Hadlock G, Webb K, McFadden L, et al. 4-Methylmethcathinone (Mephedrone): Neuropharmacological Effects of a Designer Stimulant
of Abuse. J Pharmacol Exp Ther. 2011. Aug 2. [Epub ahead of print]. An abstract is posted at <www.ncbi.nlm.nih.gov/pubmed/21810934>.
Despite a rise in the concurrent use of methylphenidate and fluoxetine for comorbid ADHD and major depression in children,
little is known of the possibility of adverse effects from the combination.

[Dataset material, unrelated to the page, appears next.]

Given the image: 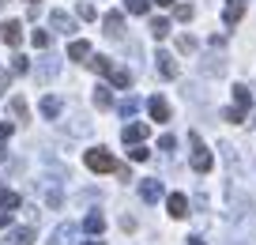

Researchers recently examined the neurobiological consequences of concomitant exposure to the two medications by administering
doses of saline, methylphenidate alone, fluoxetine alone, or the two drugs in combination to juvenile rats and assessing their
reactivity to reward- and mood-related stimuli 24 hours or two months after the exposures. They also assessed mRNA and protein
levels in the ventral tegmental area to assess effects of the administered drugs on a signaling cascade implicated in motivation
and mood regulation.
Their results indicated that concurrent administration of methylphenidate and fluoxetine during preadolescence increased rats'
sensitivity to reward-related stimuli while simultaneously enhancing susceptibility to stressful situations. They noted that
the effects seen in the study were derived from "normal" animals, and similar treatment in an animal model of comorbid ADHD
and depression might yield different results. "Our findings necessitate further study into the effects of early-life drug
exposure on functional outcomes in adulthood," they said.
Warren B, Iniguez S, Alcantara L, et al. Juvenile Administration of Concomitant Methylphenidate and Fluoxetine Alters Behavioral
Reactivity to Reward- and Mood-Related Stimuli and Disrupts Ventral Area Gene Expression in Adulthood. J Neurosci. 2011. 31(28):10347-10358.
An abstract is posted at <www.ncbi.nlm.nih.gov/pubmed/21753012>.